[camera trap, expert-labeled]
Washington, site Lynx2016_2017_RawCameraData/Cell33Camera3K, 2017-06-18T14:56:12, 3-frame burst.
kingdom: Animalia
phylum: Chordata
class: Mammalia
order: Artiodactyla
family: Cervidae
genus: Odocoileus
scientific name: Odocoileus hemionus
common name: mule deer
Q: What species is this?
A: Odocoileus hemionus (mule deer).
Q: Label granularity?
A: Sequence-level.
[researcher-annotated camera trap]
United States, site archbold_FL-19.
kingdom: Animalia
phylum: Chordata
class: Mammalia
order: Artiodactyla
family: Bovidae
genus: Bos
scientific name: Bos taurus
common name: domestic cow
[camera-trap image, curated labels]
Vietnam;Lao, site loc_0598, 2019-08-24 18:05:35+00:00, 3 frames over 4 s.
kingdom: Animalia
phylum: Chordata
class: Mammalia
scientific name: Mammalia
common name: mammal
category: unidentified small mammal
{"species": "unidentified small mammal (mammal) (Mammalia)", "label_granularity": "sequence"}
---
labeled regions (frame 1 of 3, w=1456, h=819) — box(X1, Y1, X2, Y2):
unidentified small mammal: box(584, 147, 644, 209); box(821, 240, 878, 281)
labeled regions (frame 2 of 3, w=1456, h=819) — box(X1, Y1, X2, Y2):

————————

WHAT YOU SHOULD DO: Give back, exactly and with nothing added, the lines from the line containing "Q: Label granularity?" through the final line of the records above, both of them included.

ANSWER FOR THE TASK:
Q: Label granularity?
A: Sequence-level.
[researcher-annotated camera trap]
United States, site archbold_FL-19.
kingdom: Animalia
phylum: Chordata
class: Mammalia
order: Artiodactyla
family: Bovidae
genus: Bos
scientific name: Bos taurus
common name: domestic cow
[camera-trap image, curated labels]
Vietnam;Lao, site loc_0598, 2019-08-24 18:05:35+00:00, 3 frames over 4 s.
kingdom: Animalia
phylum: Chordata
class: Mammalia
scientific name: Mammalia
common name: mammal
category: unidentified small mammal
{"species": "unidentified small mammal (mammal) (Mammalia)", "label_granularity": "sequence"}
---
labeled regions (frame 1 of 3, w=1456, h=819) — box(X1, Y1, X2, Y2):
unidentified small mammal: box(584, 147, 644, 209); box(821, 240, 878, 281)
labeled regions (frame 2 of 3, w=1456, h=819) — box(X1, Y1, X2, Y2):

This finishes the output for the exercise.